◆ **Work to be completed**
Rewrite everything from the line containing "Which of the items listed as" down to the end of the data, switching each "further" to "farther" and leaving all else unchanged.

++++ Data to use

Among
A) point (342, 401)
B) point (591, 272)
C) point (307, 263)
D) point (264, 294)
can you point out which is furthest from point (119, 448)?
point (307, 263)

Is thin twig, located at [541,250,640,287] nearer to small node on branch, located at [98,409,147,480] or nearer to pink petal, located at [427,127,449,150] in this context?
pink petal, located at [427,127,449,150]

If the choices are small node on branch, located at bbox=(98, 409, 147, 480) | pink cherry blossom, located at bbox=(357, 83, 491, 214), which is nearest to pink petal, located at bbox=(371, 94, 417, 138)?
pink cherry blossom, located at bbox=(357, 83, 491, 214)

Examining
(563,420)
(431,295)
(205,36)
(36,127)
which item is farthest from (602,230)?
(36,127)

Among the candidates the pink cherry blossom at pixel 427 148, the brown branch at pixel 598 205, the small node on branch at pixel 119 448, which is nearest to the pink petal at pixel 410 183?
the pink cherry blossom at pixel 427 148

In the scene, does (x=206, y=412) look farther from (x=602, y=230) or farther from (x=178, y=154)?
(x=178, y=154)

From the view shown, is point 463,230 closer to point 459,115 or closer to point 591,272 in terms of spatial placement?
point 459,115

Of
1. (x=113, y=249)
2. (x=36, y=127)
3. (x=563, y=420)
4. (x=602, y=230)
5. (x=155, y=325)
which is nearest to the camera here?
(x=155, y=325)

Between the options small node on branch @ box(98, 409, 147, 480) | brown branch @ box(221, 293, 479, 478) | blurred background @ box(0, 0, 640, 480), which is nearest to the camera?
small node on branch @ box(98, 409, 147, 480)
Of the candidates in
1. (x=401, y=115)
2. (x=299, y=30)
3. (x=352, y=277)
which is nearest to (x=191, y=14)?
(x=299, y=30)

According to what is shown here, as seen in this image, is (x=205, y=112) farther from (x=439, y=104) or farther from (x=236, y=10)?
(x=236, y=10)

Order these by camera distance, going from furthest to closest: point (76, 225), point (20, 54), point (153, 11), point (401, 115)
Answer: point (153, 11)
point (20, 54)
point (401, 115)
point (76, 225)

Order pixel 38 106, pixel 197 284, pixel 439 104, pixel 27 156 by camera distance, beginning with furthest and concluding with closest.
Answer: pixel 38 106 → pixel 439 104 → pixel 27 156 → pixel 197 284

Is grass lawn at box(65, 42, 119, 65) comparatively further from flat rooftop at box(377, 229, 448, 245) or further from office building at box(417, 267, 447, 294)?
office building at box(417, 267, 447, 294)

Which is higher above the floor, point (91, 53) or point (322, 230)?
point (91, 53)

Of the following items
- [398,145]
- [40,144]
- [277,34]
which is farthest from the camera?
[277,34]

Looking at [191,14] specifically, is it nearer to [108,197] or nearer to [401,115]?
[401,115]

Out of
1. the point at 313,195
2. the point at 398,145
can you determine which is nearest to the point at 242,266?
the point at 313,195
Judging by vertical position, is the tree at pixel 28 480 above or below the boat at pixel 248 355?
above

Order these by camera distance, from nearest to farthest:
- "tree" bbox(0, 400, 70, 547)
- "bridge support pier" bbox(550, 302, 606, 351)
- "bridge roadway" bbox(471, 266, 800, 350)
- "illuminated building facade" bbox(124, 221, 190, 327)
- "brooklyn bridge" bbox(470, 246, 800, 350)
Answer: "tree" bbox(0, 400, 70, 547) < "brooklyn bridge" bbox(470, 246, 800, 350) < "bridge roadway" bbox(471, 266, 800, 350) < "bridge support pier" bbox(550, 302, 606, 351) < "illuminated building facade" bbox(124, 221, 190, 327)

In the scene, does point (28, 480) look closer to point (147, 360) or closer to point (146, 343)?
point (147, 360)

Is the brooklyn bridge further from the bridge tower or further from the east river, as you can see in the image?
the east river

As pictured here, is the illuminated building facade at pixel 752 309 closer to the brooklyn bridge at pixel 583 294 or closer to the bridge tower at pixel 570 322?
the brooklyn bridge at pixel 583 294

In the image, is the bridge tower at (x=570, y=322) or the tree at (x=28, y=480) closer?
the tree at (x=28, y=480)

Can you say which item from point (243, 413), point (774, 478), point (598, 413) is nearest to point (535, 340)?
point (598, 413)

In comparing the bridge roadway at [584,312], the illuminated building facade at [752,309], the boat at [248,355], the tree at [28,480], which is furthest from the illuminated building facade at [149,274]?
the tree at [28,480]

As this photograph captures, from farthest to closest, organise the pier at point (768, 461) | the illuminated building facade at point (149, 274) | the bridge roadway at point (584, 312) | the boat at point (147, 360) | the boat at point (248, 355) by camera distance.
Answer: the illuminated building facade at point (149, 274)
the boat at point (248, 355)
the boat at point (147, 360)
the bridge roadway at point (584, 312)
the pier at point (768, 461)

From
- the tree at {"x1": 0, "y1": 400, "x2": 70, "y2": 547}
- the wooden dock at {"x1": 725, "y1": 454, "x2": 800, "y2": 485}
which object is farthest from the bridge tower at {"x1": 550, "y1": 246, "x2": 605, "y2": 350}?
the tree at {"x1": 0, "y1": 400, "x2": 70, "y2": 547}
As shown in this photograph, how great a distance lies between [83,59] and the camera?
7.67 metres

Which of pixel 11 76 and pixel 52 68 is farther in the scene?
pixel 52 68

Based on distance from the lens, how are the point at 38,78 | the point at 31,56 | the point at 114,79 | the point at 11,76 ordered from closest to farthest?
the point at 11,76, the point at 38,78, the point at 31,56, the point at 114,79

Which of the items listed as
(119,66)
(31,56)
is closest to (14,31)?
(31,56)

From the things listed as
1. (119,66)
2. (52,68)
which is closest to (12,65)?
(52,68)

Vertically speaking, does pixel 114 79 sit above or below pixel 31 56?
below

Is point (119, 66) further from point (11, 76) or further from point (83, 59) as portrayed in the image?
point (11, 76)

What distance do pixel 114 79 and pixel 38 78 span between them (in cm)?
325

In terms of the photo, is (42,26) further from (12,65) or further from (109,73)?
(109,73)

++++++++

◆ **Task solution**
Which of the items listed as
(119,66)
(31,56)
is closest to (14,31)?
(31,56)

From the things listed as
1. (119,66)
2. (52,68)
which is closest to (12,65)?
(52,68)

Vertically speaking, does pixel 114 79 sit above or below pixel 31 56?
below

Is point (119, 66) farther from point (11, 76) or farther from point (83, 59) as portrayed in the image?
point (11, 76)

What distance do pixel 114 79 and pixel 38 78 span between them (in cm)?
325

In terms of the photo, is (42,26) farther from (12,65) or farther from (109,73)?
(109,73)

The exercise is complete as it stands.